Texte de l'exercice:
○ ○ ○ ○ ○

L’ONU met de la pression sur les généraux

Des réfugiés rohingyas au camp Kutupalong à Ukhia, au Bangladesh
Photo: Dibyangshu Sarkar Agence France-Presse Des réfugiés rohingyas au camp Kutupalong à Ukhia, au Bangladesh

Le Conseil des droits de l’homme de l’ONU a décidé jeudi de créer une équipe chargée de réunir des « preuves » sur les crimes les plus graves commis au Myanmar depuis 2011, notamment à l’encontre des Rohingyas, pouvant être utilisées devant des tribunaux.

Une résolution en ce sens, proposée par l’Union européenne et l’Organisation de la coopération islamique (OCI), a été adoptée par 35 voix sur les 47 États siégeant actuellement au Conseil, contre 3 s’y opposant (Chine, Philippines et Burundi) et 7 abstentions. Deux pays n’ont pas voté : Venezuela et Cuba.

○ ○ ○ ○ ○

Lignes de données:
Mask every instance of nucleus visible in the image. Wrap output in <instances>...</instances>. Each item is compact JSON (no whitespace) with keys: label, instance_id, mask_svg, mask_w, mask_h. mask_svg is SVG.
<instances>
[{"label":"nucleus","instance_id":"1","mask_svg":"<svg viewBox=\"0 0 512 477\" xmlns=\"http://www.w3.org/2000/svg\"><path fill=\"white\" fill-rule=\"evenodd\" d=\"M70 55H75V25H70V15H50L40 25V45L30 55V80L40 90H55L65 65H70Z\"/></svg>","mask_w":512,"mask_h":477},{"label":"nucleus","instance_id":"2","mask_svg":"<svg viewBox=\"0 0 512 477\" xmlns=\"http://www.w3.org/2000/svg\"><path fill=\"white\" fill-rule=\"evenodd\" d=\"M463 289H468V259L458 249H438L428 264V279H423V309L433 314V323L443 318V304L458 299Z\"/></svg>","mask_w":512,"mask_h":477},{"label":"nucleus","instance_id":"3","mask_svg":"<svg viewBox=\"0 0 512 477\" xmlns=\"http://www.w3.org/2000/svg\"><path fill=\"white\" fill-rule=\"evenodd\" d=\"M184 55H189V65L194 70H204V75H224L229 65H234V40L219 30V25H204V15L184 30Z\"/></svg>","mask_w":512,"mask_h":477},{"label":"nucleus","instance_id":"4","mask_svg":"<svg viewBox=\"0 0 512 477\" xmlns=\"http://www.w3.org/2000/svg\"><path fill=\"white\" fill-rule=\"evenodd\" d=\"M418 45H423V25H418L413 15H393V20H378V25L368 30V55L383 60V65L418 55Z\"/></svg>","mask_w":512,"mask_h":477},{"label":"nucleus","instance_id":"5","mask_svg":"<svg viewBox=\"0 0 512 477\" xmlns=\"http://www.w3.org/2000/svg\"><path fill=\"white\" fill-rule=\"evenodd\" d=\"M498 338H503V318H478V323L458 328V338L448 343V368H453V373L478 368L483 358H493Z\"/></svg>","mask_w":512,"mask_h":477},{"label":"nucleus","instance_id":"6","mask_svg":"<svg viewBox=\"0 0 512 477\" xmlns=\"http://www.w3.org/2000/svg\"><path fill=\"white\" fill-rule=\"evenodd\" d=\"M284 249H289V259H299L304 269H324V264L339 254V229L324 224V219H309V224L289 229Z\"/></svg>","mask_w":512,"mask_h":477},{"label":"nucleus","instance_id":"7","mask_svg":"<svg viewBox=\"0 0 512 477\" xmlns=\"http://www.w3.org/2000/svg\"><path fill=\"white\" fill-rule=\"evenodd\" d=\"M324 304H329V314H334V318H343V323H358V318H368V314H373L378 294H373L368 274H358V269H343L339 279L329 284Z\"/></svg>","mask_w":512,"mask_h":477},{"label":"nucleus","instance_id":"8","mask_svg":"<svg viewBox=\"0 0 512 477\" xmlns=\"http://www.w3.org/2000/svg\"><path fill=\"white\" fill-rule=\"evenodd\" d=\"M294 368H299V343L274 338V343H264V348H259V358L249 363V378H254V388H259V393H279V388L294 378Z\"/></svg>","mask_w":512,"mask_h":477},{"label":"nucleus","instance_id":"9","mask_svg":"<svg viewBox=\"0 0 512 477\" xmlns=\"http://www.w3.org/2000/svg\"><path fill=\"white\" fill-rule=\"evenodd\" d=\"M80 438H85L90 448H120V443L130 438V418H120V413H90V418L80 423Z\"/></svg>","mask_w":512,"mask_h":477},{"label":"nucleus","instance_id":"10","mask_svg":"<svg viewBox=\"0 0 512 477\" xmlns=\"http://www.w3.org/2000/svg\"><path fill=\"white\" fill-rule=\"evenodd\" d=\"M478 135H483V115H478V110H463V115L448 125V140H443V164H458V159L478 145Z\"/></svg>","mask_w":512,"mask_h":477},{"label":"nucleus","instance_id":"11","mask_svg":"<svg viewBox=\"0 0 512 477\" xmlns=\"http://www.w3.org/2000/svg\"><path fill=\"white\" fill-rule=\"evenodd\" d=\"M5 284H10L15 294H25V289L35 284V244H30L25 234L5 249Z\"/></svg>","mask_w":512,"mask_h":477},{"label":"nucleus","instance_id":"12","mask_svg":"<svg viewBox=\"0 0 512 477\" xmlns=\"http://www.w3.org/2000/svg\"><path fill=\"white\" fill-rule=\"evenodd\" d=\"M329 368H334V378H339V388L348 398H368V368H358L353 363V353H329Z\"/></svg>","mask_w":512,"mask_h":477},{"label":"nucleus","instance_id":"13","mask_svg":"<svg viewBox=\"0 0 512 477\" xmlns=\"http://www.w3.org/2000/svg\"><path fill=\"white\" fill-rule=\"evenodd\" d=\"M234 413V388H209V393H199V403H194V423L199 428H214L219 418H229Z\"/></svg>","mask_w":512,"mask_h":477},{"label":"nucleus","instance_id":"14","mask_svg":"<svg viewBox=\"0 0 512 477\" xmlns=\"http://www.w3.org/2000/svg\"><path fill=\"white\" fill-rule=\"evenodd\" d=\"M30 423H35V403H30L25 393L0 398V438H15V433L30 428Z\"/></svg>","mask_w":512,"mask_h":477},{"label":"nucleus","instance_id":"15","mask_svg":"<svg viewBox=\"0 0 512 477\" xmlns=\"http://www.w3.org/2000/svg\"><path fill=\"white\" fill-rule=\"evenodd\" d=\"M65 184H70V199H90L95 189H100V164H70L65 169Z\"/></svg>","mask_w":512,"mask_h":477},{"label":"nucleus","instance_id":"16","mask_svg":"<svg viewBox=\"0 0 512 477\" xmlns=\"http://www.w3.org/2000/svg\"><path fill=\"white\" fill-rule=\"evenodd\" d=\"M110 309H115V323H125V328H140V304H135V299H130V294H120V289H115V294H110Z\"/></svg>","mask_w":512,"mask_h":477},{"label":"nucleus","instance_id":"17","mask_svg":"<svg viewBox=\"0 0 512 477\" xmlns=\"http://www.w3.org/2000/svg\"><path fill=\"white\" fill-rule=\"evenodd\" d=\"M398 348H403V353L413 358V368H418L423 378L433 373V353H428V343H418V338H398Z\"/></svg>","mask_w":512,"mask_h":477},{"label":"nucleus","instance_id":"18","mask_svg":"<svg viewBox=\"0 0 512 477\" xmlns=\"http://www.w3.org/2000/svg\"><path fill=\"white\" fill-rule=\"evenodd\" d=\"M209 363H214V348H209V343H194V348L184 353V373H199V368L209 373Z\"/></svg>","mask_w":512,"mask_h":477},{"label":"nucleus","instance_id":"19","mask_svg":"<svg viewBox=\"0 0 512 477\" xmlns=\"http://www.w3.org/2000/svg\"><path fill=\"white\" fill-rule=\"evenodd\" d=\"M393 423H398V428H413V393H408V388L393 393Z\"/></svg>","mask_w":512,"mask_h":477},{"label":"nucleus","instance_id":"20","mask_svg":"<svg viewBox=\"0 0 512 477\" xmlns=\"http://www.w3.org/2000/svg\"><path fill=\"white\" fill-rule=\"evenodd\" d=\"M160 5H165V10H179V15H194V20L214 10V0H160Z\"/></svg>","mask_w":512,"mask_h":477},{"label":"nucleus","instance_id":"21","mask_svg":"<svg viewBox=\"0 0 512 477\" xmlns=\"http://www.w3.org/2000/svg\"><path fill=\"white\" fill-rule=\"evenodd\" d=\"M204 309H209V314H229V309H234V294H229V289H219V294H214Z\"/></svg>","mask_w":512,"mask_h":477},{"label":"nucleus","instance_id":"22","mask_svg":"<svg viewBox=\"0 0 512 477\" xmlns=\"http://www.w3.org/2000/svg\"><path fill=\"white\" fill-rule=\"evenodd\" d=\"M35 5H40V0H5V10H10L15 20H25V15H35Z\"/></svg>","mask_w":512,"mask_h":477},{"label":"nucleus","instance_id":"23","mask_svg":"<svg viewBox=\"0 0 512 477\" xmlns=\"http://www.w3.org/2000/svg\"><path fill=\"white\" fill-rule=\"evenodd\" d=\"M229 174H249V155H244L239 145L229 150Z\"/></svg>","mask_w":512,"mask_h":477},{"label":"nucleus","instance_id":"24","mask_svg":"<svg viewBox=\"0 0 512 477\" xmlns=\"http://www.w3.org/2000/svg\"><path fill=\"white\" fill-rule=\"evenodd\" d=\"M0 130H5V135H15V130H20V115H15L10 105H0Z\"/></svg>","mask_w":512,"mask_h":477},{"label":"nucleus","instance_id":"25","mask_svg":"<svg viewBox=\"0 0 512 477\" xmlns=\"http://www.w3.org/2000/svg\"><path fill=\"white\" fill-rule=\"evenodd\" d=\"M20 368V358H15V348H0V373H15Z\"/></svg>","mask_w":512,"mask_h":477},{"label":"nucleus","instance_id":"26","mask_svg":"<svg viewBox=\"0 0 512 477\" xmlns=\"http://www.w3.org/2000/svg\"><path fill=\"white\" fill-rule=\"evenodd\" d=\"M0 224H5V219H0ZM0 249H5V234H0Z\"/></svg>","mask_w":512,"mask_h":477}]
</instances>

○ ○ ○ ○ ○

Consignes:
[1] Relevez tous les pays nommés dans l'article sur le Myanmar.
[2] Recopiez tout le passage de l'article sur le Myanmar allant de « Le Conseil des » jusqu'à « Venezuela et Cuba. ».
[3] Poursuivez l'article sur le Myanmar à partir de l'endroit où il s'arrête.

Corrigé:
[1] Bangladesh, Myanmar, Chine, Philippines, Burundi, Venezuela, Cuba

[2]
Le Conseil des droits de l’homme de l’ONU a décidé jeudi de créer une équipe chargée de réunir des « preuves » sur les crimes les plus graves commis au Myanmar depuis 2011, notamment à l’encontre des Rohingyas, pouvant être utilisées devant des tribunaux.

Une résolution en ce sens, proposée par l’Union européenne et l’Organisation de la coopération islamique (OCI), a été adoptée par 35 voix sur les 47 États siégeant actuellement au Conseil, contre 3 s’y opposant (Chine, Philippines et Burundi) et 7 abstentions. Deux pays n’ont pas voté : Venezuela et Cuba.

[3]
« C’est la première fois » qu’un tel mécanisme est créé par le Conseil des droits de l’homme, a indiqué à l’AFP un porte-parole de l’organe onusien, Rolando Gomez.

La décision du Conseil, saluée par Amnesty International et Human Rights Watch, doit être entérinée par l’Assemblée générale de l’ONU, comme c’est le cas pour toutes les décisions prises par le Conseil.

Ce vote fait suite à la publication d’un rapport, fin août, de la Mission d’établissement des faits de l’ONU sur le Myanmar dans lequel les enquêteurs demandent que les principaux généraux de ce pays, y compris le commandant en chef Min Aung Hlaing, soient traduits devant la justice internationale pour « génocide dans le nord de l’État Rakhine, ainsi que pour crimes contre l’humanité et crimes de guerre dans les États Rakhine, Kachin et Shan ».

Dans son rapport, la mission onusienne demande au Conseil de sécurité de faire appel à la Cour pénale internationale (CPI) ou d’établir un tribunal international ad hoc et d’appeler à des sanctions ciblées contre les auteurs de crimes et à un embargo sur les armes.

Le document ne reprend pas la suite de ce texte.